Reproduce the whole listing below word for word, with every line unchanged.

RECORDS:
--- Start ---

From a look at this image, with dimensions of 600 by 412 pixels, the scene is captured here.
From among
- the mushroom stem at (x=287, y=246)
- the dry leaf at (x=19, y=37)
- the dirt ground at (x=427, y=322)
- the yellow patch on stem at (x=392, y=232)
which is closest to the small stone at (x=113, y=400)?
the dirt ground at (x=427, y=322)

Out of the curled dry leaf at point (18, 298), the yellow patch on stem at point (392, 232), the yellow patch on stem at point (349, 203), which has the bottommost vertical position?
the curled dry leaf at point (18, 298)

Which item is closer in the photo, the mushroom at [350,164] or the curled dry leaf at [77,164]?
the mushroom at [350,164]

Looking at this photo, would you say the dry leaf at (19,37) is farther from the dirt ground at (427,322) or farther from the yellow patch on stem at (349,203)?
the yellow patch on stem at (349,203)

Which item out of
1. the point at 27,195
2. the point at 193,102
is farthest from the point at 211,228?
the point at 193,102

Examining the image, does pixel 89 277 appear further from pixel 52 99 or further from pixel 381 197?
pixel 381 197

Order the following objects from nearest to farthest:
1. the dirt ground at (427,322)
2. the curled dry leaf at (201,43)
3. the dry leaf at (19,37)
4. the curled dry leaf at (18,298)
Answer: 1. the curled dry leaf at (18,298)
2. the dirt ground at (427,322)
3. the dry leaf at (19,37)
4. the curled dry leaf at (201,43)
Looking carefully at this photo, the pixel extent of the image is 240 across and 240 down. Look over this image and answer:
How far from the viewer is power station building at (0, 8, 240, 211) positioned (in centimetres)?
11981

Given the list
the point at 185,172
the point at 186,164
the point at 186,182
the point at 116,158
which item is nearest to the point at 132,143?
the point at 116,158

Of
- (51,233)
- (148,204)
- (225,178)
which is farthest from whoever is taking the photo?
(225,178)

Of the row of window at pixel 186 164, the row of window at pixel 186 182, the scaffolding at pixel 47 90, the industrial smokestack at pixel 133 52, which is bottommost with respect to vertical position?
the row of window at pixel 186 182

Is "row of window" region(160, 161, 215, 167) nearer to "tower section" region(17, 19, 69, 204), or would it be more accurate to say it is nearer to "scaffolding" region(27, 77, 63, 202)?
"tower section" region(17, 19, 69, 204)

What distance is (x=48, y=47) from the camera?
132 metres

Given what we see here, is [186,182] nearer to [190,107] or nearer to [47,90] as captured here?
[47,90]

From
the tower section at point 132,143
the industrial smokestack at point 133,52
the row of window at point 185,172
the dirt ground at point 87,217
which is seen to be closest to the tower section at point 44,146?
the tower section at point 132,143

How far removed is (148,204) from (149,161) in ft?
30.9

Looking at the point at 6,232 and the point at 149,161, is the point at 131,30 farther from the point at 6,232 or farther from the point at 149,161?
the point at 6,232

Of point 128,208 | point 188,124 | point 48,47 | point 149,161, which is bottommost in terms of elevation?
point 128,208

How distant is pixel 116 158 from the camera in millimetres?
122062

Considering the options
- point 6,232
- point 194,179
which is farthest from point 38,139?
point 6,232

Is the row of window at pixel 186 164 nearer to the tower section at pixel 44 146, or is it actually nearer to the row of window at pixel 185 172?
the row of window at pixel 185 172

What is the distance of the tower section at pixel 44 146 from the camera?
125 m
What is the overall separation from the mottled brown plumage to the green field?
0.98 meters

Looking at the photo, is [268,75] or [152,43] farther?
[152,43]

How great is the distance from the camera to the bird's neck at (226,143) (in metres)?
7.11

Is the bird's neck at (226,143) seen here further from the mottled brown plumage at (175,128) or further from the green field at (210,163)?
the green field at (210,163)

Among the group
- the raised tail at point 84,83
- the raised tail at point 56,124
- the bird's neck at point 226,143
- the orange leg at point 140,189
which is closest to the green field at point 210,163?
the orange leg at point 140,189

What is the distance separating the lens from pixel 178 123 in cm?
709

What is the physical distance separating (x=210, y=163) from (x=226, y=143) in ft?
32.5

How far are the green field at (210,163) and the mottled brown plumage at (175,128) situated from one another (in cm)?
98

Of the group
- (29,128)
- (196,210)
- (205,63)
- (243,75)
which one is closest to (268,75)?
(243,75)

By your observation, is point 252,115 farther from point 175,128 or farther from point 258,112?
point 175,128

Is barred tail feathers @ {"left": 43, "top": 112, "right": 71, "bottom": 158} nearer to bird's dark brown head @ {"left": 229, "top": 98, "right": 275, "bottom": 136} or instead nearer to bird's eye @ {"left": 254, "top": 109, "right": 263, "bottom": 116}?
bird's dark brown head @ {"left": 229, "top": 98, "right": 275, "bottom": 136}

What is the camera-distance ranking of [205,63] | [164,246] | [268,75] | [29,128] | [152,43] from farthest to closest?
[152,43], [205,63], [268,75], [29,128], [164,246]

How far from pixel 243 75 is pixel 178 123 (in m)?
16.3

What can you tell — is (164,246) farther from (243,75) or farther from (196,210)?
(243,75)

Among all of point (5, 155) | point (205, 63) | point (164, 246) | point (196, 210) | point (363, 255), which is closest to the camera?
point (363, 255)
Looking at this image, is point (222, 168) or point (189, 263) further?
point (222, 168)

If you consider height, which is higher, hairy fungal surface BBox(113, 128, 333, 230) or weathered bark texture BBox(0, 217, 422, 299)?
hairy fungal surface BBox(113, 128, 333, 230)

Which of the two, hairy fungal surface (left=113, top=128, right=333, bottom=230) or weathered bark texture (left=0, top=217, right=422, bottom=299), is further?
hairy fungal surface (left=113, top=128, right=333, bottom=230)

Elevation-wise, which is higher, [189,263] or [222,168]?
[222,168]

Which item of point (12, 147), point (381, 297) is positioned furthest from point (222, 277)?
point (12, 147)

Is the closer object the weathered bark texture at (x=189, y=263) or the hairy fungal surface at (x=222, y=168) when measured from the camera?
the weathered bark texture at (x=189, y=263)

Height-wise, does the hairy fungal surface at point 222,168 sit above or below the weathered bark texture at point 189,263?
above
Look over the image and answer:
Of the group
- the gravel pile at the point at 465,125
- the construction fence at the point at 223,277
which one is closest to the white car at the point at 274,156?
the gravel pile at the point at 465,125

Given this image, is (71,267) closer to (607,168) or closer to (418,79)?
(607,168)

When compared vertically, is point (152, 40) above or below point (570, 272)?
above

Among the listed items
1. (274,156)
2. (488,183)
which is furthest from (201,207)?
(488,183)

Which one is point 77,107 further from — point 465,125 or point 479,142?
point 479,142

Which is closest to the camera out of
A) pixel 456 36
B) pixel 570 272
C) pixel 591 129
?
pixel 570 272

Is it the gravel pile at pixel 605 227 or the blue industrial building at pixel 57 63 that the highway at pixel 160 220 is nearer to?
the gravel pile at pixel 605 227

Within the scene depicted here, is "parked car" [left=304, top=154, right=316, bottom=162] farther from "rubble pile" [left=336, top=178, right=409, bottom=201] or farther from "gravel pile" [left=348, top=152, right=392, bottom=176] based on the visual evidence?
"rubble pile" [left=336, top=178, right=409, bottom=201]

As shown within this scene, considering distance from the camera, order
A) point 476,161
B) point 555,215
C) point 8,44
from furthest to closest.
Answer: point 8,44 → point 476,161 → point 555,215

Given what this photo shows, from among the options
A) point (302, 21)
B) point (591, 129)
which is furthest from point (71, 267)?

--- End ---

RESULT BELOW:
From a look at this image, with dimensions of 600 by 412 pixels, the scene is captured here.
From among
- the mushroom stem at (x=287, y=246)
- the dry leaf at (x=19, y=37)
- the dirt ground at (x=427, y=322)
- the yellow patch on stem at (x=392, y=232)
which is closest to the small stone at (x=113, y=400)?
the dirt ground at (x=427, y=322)

Out of the curled dry leaf at point (18, 298), the yellow patch on stem at point (392, 232), the yellow patch on stem at point (349, 203), which has the bottommost vertical position?
the curled dry leaf at point (18, 298)

Which item is closer in the photo, the mushroom at [350,164] or the curled dry leaf at [77,164]?
the mushroom at [350,164]

Looking at this photo, would you say the dry leaf at (19,37) is farther from the dirt ground at (427,322) or farther from the yellow patch on stem at (349,203)?
the yellow patch on stem at (349,203)

Which item out of
1. the point at 27,195
2. the point at 193,102
is farthest from the point at 211,228?
the point at 193,102

Examining the image, does pixel 89 277 appear further from pixel 52 99 or further from pixel 381 197?
pixel 381 197

Order the following objects from nearest to farthest:
1. the dirt ground at (427,322)
2. the curled dry leaf at (201,43)
3. the dry leaf at (19,37)
4. the curled dry leaf at (18,298)
Answer: 1. the curled dry leaf at (18,298)
2. the dirt ground at (427,322)
3. the dry leaf at (19,37)
4. the curled dry leaf at (201,43)
Looking carefully at this photo, the pixel extent of the image is 240 across and 240 down. Look over this image and answer:
How far from the viewer is power station building at (0, 8, 240, 211) positioned (in centimetres)?
11981

Given the list
the point at 185,172
the point at 186,164
the point at 186,182
the point at 116,158
which item is nearest to the point at 132,143?
the point at 116,158

Of
- (51,233)
- (148,204)
- (225,178)
which is farthest from whoever is taking the photo?
(225,178)

Of the row of window at pixel 186 164, the row of window at pixel 186 182, the scaffolding at pixel 47 90, the industrial smokestack at pixel 133 52, which is bottommost with respect to vertical position?
the row of window at pixel 186 182

Is "row of window" region(160, 161, 215, 167) nearer to "tower section" region(17, 19, 69, 204), or would it be more accurate to say it is nearer to "scaffolding" region(27, 77, 63, 202)?
"tower section" region(17, 19, 69, 204)

What distance is (x=48, y=47) from the camera?
132 metres

Given what we see here, is [186,182] nearer to [190,107] or nearer to [47,90] as captured here?
[47,90]

From
the tower section at point 132,143
the industrial smokestack at point 133,52
the row of window at point 185,172
the dirt ground at point 87,217
which is seen to be closest to the tower section at point 44,146?
the tower section at point 132,143

How far removed is (148,204) from (149,161) in ft?
30.9

Looking at the point at 6,232 and the point at 149,161, is the point at 131,30 farther from the point at 6,232 or farther from the point at 149,161?
the point at 6,232

Of point 128,208 | point 188,124 | point 48,47 | point 149,161, which is bottommost in terms of elevation?
point 128,208

How distant is pixel 116 158 from the camera in millimetres?
122062

Considering the options
- point 6,232
- point 194,179
which is farthest from point 38,139?
point 6,232

Is the row of window at pixel 186 164 nearer to the tower section at pixel 44 146, or is it actually nearer to the row of window at pixel 185 172?
the row of window at pixel 185 172

What is the distance of the tower section at pixel 44 146 from the camera?
125 m
What is the overall separation from the mottled brown plumage to the green field?
0.98 meters

Looking at the photo, is [268,75] or [152,43] farther?
[152,43]

How great is the distance from the camera to the bird's neck at (226,143) (in metres)?
7.11

Is the bird's neck at (226,143) seen here further from the mottled brown plumage at (175,128) or further from the green field at (210,163)?
the green field at (210,163)

Among the group
- the raised tail at point 84,83
- the raised tail at point 56,124
- the bird's neck at point 226,143
- the orange leg at point 140,189
which is closest to the green field at point 210,163?
the orange leg at point 140,189

What is the distance separating the lens from pixel 178 123 in cm?
709

What is the physical distance separating (x=210, y=163) from (x=226, y=143) in ft?
32.5

How far are the green field at (210,163) and the mottled brown plumage at (175,128) situated from one another (in cm)?
98

Of the group
- (29,128)
- (196,210)
- (205,63)
- (243,75)
which one is closest to (268,75)?
(243,75)

By your observation, is point 252,115 farther from point 175,128 or farther from point 258,112?
point 175,128

Is barred tail feathers @ {"left": 43, "top": 112, "right": 71, "bottom": 158} nearer to bird's dark brown head @ {"left": 229, "top": 98, "right": 275, "bottom": 136} or instead nearer to bird's eye @ {"left": 254, "top": 109, "right": 263, "bottom": 116}?
bird's dark brown head @ {"left": 229, "top": 98, "right": 275, "bottom": 136}

What is the camera-distance ranking of [205,63] | [164,246] | [268,75] | [29,128] | [152,43] from farthest to closest?
[152,43], [205,63], [268,75], [29,128], [164,246]

How far from pixel 243 75 is pixel 178 123 (in m)?
16.3

What can you tell — is (164,246) farther from (243,75) or farther from (196,210)?
(243,75)

Among all of point (5, 155) | point (205, 63) | point (164, 246) | point (196, 210) | point (363, 255), which is closest to the camera?
point (363, 255)
Looking at this image, is point (222, 168) or point (189, 263) further?
point (222, 168)

If you consider height, which is higher, hairy fungal surface BBox(113, 128, 333, 230) or weathered bark texture BBox(0, 217, 422, 299)?
hairy fungal surface BBox(113, 128, 333, 230)

Which of the two, hairy fungal surface (left=113, top=128, right=333, bottom=230) or weathered bark texture (left=0, top=217, right=422, bottom=299), is further?
hairy fungal surface (left=113, top=128, right=333, bottom=230)

Elevation-wise, which is higher, [189,263] or [222,168]?
[222,168]

Which item of point (12, 147), point (381, 297) is positioned furthest from point (222, 277)?
point (12, 147)

Is the closer object the weathered bark texture at (x=189, y=263) or the hairy fungal surface at (x=222, y=168) when measured from the camera?
the weathered bark texture at (x=189, y=263)

Height-wise, does the hairy fungal surface at point 222,168 sit above or below the weathered bark texture at point 189,263?
above
Look over the image and answer:
Of the group
- the gravel pile at the point at 465,125
- the construction fence at the point at 223,277
which one is closest to the white car at the point at 274,156?
the gravel pile at the point at 465,125

Given this image, is (71,267) closer to (607,168) or closer to (418,79)?
(607,168)

When compared vertically, is point (152, 40) above or below point (570, 272)?
above

Among the listed items
1. (274,156)
2. (488,183)
which is furthest from (201,207)?
(488,183)

Which one is point 77,107 further from — point 465,125 or point 479,142?
point 479,142

Which is closest to the camera out of
A) pixel 456 36
B) pixel 570 272
C) pixel 591 129
?
pixel 570 272

Is it the gravel pile at pixel 605 227 or the blue industrial building at pixel 57 63 that the highway at pixel 160 220 is nearer to?
the gravel pile at pixel 605 227

Within the scene depicted here, is "parked car" [left=304, top=154, right=316, bottom=162] farther from "rubble pile" [left=336, top=178, right=409, bottom=201] or farther from "gravel pile" [left=348, top=152, right=392, bottom=176] based on the visual evidence?
"rubble pile" [left=336, top=178, right=409, bottom=201]

As shown within this scene, considering distance from the camera, order
A) point 476,161
B) point 555,215
C) point 8,44
from furthest to closest.
Answer: point 8,44 → point 476,161 → point 555,215

Given what this photo shows, from among the options
A) point (302, 21)
B) point (591, 129)
which is furthest from point (71, 267)?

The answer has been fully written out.